Orang itu merespon dengan anggukan kepala. Tita tidak habis pikir dengan orang itu yang bersikeras untuk berteman dengannya.

"Jangan mengikutiku lagi, Manda. Menjauhlah!" serunya lalu pergi meninggalkan Manda sendiri di taman.

"Tapi aku hanya ingin berteman denganmu."

"Aku tidak butuh seorang teman!" Bohong, bohong jika Tita tidak membutuhkan seorang teman.

"Aku akan tetap menjadi temanmu Titania!" teriak Amanda karena Tita sudah berlari cukup jauh darinya.

Tita berlari menuju rumahnya yang tidak terlalu jauh. Kakinya terus melangkah hingga jarak sudah terlalu jauh dari taman. Napasnya memburu, dia menengok ke belakang untuk memastikan Manda tidak mengikutinya lagi. Tita bernapas lega karena Manda tidak ada di belakangnya.

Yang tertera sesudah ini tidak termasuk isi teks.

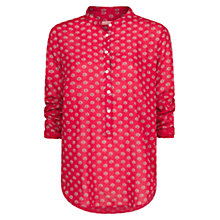 Buy Mango Printed Mao Collar Blouse, Bright Red Online at johnlewis.com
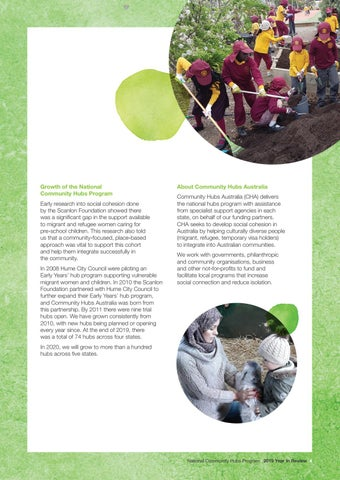 Page 5 of What are community hubs?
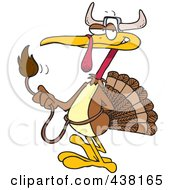 Royalty Free RF Clip Art Illustration Of A Cartoon Turkey Bird Disguised As A Bull by toonaday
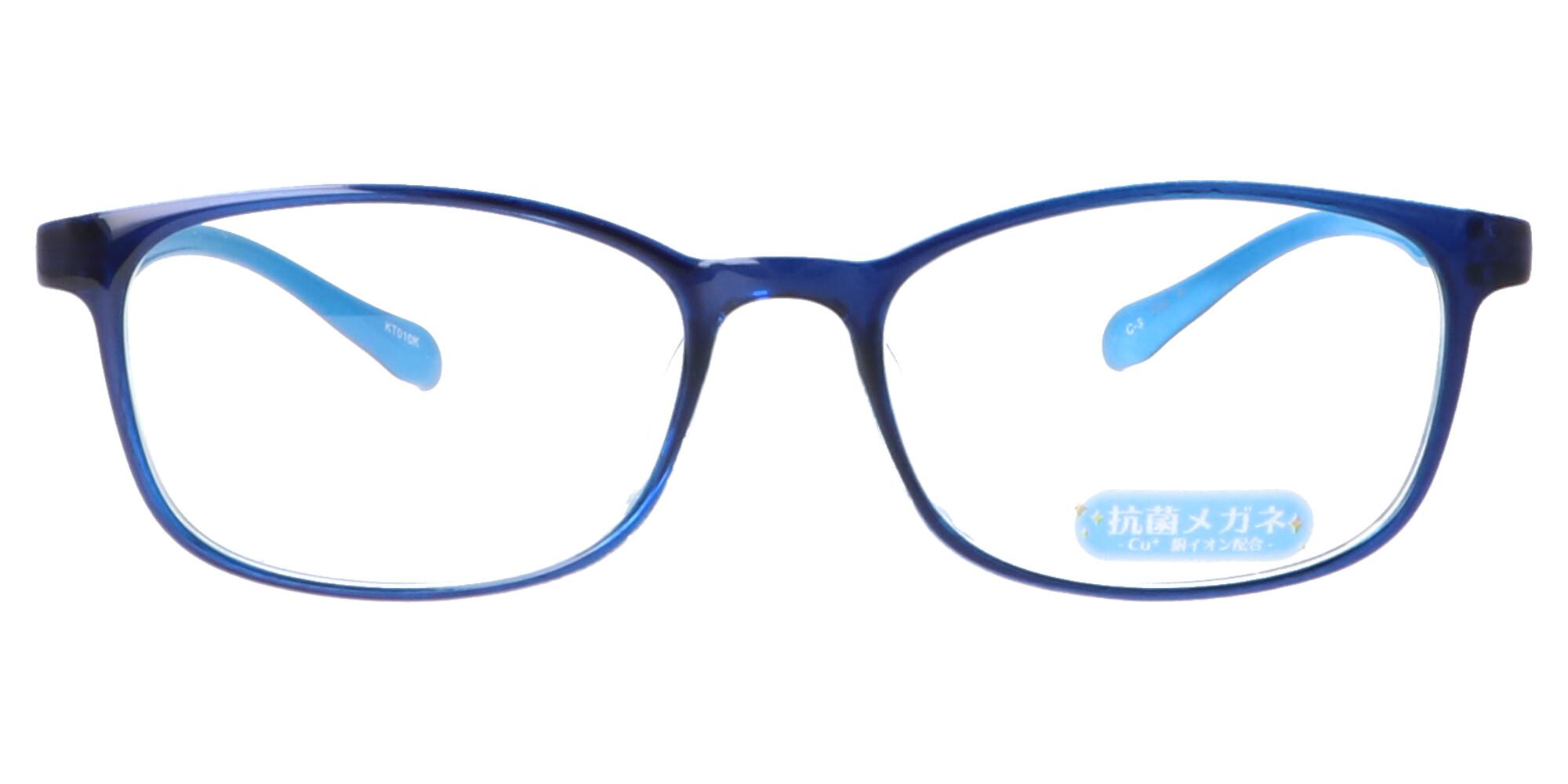 プラズマ KT010K_51_ネイビー/ブルー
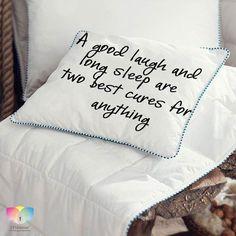 Güzel bir gülümseme ve uzun bir uykunun iyilestiremeyecegi hiçbir sey yoktur.. #hibboux #lifestyle #gunaydin #dream #günaydın #style #bed #life #lucca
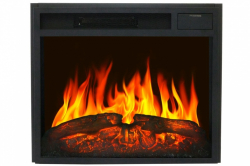 Широкий очаг Royal Flame Vision 23 LED FX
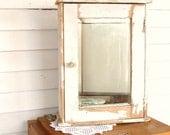 Vintage Shabby Chic Medicine Cabinet Rustic Woodland  Farmhouse by Leeleescloset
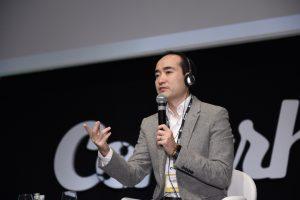 Deli Matsuo, CEO da Appus - Predictive HR Analytics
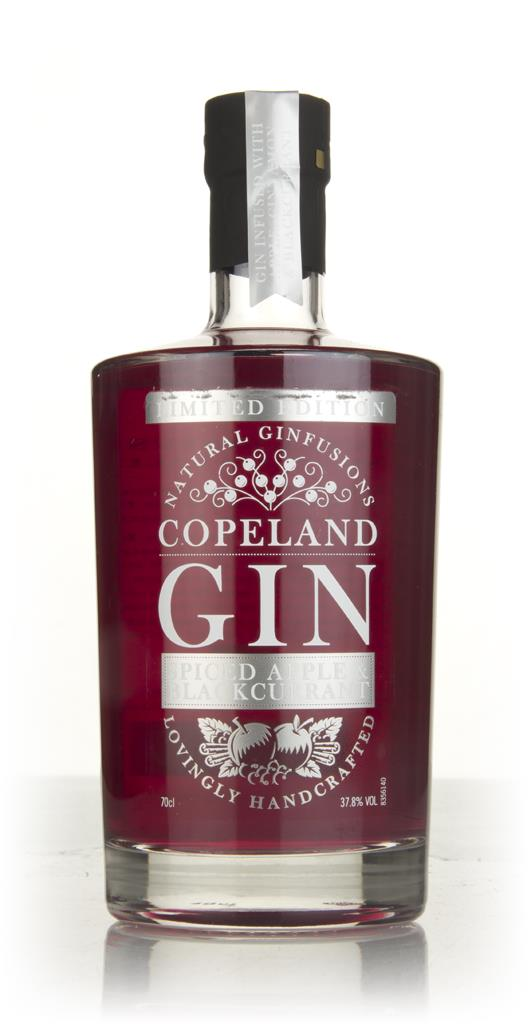 Copeland Gin Spiced Apple & Blackcurrant Flavoured Gin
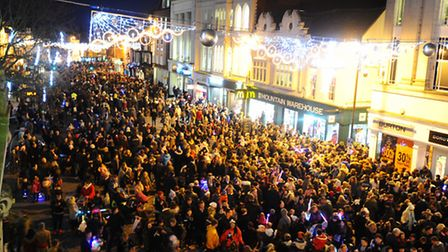 Colchester lights switch on.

Jalanan tampak sepi, tetapi Tita belum juga sampai di rumah. Rasa lelah menghantui dirinya. Jarak rumahnya tinggal 200 meter lagi. Dia harus masuk gang untuk sampai di rumahnya. Hawa tidak mengenakkan merasuki tubuhnya, gang ini sangat sepi. Padahal, ini masih pukul setengah enam. Tumben sekali jalanan terlihat sepi.

"Ah, lepas!" Tiba-tiba ada seseorang yang mencekal.

"Bisa diam tidak," ucap seorang lelaki sedikit berbisik.

Tita yang menyadari jarak mereka sangat dekat segera mengambil jarak dengan orang itu. Dia tidak bisa melihat wajah lelaki itu dengan jelas karena hari sudah mulai gelap.

"Lihat, di sana banyak preman. Kamu lewat yang di sini saja."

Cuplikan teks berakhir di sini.